This one wears especially thin for those who HAVE been in Korea a long time, watching and listening carefully, but are still lumped in with Joe Firstyear, so be careful about using this one, because it often reveals more about the speaker's attitude than the complainer's knowledge.
4. You CAN'T understand Korea.
Answer: Translation: I refuse to listen to you. More at Metropolitician on this one. Sometimes this comes up when "You should learn more about Korea" is rebuffed by a demonstration of extensive Korea-knowledge, at which point, the K-defender is cornered, and starts saying stuff like this. Basically, this comment reveals more about the one who says it than the one who's complaining: what would it take to convince the person who says this that a non-Korean understands Korea? What kind of pedigree would it take, other than having Korean blood (and why does having Korean blood legitimize a complaint: who knows more about Korea? An expat who's lived here for ten years, or a Kyopo who can't speak the language, and has never visited, but has 100% Korean blood)? Where do pure-blood transnational adoptees fit on the spectrum of “allowed to criticize Korea”?

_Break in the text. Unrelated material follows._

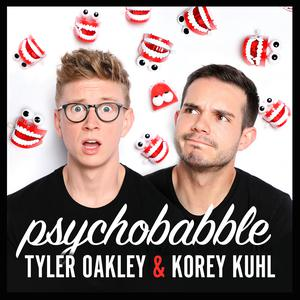 Psychobabble with Tyler Oakley & Korey Kuhl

5. I don't like when a foreigner criticizes Korea
Answer: Why not? Again, this comment reflects more on the speaker than the complainer. What's so terrible about a foreigner complaining about Korea? The worst thing that can happen is that the foreigner's wrong, or the discussion gets emotional and unproductive; the best thing that can happen is that both sides might learn something.
7. You should be a more gracious guest while you visit Korea!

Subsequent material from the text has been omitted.